FnNanK lacks the zinc-binding motif, and sequence analysis of the known N-acetylmannosamine kinases shows that the consensus sequence xCGxxGCx(E/D) which denotes the zinc-motif region is not present in FnNanK. In LmNanK (PDB entry 4htl; Fig. 4 ▸ b) there seems to be no deletion; however, the loop contains no cysteine residues. The lack of zinc-binding sequence also extends to methicillin-resistant Staphylococcus aureus (MRSA) NanK (North et al., 2013 ▸). However, FnNanK retains the highly conserved His159. The corresponding residue is His156 in EcNanK, and this histidine has been shown to bind both to the zinc ion and to ManNAc in human NanK (His569; Nocek et al., 2011 ▸; Martinez et al., 2012 ▸). Mutations of the two cysteine residues associated with zinc binding to serine and alanine in the E. coli Mlc repressor compromised its repressor function.

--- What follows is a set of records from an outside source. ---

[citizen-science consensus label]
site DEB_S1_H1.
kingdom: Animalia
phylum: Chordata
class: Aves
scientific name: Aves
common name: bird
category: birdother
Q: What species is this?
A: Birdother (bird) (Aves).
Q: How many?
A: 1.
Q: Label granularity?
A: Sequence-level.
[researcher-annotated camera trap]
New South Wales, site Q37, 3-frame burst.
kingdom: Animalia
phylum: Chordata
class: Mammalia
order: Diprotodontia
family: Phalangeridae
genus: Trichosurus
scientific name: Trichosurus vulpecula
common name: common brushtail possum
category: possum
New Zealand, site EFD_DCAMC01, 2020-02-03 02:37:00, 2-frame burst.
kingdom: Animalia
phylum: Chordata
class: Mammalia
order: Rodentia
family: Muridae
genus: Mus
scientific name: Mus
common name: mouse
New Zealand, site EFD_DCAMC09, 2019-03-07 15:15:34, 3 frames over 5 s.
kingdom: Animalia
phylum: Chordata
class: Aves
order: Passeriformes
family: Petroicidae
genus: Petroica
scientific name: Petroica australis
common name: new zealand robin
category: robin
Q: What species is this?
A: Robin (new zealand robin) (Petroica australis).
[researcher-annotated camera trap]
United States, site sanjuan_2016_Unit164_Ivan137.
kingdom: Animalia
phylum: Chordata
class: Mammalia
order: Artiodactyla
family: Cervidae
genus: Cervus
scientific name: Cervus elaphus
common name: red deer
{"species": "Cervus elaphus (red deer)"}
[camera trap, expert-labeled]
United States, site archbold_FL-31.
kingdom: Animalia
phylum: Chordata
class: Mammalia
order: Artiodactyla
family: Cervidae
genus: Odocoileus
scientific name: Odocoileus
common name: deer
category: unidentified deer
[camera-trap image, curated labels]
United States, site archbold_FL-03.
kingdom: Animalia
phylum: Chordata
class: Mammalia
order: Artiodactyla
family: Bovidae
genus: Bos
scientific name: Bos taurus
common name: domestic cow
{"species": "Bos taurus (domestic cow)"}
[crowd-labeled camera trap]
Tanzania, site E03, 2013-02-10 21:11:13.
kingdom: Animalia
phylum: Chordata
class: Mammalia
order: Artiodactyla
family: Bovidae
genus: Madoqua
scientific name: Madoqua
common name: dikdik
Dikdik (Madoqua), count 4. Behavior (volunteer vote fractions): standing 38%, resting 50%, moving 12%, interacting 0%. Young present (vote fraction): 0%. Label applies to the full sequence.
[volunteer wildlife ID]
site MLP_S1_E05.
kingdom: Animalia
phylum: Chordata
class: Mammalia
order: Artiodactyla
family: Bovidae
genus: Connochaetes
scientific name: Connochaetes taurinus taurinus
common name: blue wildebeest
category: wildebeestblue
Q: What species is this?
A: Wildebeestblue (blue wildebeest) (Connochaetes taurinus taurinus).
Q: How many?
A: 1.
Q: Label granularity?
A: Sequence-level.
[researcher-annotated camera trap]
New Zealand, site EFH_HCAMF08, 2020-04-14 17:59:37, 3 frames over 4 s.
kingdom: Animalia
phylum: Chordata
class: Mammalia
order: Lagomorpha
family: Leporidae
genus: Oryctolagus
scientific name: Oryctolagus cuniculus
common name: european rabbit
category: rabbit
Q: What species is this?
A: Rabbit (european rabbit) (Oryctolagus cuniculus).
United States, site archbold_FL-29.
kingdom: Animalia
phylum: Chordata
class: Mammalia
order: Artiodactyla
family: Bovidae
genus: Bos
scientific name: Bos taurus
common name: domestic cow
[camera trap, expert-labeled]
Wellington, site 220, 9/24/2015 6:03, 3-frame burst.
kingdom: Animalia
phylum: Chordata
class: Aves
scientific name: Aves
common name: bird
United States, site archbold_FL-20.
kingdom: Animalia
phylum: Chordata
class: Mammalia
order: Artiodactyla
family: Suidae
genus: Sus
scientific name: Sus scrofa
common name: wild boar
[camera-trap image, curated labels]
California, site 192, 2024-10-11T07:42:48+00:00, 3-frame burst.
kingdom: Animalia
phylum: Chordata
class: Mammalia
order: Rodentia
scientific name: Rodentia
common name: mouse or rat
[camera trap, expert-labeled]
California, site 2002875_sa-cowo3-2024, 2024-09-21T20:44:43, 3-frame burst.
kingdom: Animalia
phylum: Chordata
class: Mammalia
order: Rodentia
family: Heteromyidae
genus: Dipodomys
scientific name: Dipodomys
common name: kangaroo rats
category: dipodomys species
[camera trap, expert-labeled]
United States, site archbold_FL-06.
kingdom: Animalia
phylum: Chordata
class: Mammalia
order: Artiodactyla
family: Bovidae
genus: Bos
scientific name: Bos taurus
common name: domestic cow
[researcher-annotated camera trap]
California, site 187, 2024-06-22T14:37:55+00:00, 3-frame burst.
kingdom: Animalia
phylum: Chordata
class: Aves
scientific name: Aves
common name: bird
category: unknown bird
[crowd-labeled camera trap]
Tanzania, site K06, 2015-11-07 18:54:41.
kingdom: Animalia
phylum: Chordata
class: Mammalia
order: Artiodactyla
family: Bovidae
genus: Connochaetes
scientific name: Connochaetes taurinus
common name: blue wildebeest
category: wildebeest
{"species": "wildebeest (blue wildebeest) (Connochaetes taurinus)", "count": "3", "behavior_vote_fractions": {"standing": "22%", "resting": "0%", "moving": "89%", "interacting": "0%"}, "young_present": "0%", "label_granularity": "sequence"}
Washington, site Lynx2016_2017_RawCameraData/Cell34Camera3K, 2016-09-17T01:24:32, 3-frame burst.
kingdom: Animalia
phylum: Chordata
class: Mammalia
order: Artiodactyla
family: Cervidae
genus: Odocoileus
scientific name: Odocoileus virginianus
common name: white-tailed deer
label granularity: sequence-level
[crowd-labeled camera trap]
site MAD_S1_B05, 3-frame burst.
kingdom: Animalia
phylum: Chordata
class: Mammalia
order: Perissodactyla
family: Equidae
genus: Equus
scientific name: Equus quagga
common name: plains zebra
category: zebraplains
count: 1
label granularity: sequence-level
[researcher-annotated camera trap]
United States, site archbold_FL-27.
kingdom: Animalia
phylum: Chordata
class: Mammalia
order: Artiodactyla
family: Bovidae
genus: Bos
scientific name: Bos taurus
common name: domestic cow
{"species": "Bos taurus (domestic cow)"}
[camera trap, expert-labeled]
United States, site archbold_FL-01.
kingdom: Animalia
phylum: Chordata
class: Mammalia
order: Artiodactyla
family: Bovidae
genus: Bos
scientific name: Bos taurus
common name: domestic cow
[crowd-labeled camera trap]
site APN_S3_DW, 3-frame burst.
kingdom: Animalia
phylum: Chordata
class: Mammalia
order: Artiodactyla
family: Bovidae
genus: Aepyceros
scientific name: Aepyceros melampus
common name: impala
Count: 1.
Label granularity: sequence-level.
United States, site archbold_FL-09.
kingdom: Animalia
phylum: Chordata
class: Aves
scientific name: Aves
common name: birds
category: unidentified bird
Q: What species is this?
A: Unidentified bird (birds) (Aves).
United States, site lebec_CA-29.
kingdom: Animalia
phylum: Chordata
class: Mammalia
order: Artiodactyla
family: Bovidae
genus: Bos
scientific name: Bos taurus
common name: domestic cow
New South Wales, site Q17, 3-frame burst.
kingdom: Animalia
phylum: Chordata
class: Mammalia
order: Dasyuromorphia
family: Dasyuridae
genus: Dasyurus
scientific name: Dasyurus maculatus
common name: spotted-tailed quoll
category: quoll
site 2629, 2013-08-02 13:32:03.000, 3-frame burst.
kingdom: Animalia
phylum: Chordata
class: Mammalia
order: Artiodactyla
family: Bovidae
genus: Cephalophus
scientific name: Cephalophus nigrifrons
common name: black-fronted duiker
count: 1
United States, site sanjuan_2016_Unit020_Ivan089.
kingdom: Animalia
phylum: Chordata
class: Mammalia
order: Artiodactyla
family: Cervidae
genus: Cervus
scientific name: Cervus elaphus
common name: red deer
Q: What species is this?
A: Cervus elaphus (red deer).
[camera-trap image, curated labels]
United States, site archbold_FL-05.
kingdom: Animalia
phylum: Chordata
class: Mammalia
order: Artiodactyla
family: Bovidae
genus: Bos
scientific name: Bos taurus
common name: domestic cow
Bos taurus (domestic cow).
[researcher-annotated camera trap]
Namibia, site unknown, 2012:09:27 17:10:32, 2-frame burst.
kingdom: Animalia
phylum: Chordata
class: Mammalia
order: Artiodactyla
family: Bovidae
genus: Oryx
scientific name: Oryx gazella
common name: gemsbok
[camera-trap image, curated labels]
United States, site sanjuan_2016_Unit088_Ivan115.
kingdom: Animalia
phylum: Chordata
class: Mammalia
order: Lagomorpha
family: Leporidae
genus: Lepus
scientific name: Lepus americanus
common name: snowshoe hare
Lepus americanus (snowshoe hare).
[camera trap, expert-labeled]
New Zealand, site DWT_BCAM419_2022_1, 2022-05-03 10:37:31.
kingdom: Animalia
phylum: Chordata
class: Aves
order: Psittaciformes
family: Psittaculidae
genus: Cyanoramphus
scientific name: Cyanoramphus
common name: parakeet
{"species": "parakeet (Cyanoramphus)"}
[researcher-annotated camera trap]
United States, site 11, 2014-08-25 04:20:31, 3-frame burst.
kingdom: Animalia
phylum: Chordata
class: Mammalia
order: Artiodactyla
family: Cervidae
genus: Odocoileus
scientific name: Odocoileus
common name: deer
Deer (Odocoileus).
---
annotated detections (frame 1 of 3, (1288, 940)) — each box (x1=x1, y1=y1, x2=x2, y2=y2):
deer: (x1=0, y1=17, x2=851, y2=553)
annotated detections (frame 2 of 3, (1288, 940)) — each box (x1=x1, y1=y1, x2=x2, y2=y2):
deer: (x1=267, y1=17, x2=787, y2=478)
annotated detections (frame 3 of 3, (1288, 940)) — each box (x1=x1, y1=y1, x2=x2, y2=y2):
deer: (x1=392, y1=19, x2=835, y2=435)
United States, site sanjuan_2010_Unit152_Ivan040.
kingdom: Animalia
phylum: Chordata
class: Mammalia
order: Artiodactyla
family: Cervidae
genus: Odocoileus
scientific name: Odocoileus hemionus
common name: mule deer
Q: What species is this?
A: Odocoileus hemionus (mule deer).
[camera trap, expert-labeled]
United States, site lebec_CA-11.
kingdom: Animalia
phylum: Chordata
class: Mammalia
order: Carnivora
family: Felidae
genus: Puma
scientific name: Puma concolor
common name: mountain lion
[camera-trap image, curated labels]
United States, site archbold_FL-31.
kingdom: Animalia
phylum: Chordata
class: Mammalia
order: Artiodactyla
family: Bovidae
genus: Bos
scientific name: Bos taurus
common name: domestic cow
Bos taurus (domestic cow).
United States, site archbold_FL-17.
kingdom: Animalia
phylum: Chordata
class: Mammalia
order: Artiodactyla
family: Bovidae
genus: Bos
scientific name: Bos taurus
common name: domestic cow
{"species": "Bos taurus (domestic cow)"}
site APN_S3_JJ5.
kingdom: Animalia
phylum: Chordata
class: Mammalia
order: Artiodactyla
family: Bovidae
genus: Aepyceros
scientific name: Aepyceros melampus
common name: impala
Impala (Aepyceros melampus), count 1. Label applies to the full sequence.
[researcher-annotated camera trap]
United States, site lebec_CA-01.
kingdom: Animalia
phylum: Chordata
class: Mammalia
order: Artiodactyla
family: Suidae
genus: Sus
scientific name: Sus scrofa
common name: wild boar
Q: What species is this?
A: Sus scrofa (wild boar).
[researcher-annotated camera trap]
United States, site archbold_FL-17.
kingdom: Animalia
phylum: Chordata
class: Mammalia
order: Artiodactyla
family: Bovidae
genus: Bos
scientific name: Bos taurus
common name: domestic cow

The three cysteine residues and histidine residue engaged in zinc-ion coordination are considered to be a distinct motif in the ROK family (Schiefner et al., 2005 ▸). Although the three cysteines are not present in FnNanK, His159 is noted to be significantly shifted on superimposition with EcNanK. The measured distance between His159 in FnNanK and the substrate ManNAc in hMNK is twice as far compared with the distance between His569 in hMNK and ManNAc. In FnNanK, the glutamate residue Glu166 is markedly visible in place of the cysteine residues (Fig. 4 ▸ b). The structure of FnNanK in complex with substrate analogues and ATP (or an analogue) is required to predict the change in conformation that is needed to complete the binding of the substrate and ATP.

Concluding remarks

In this paper, we present the crystal structure of apo FnNanK. In addition, we analyze and compare the sequence and structure of FnNanK with those of other N-acetyl­mannosamine kinases that display consensus features of the ROK superfamily. One of these signature motifs is the zinc-binding site, which is reportedly crucial in maintaining the structural integrity of the active site. We find that despite the absence of a zinc-binding motif in FnNanK, the major structural features that are implicated in enzymatic function are not compromised.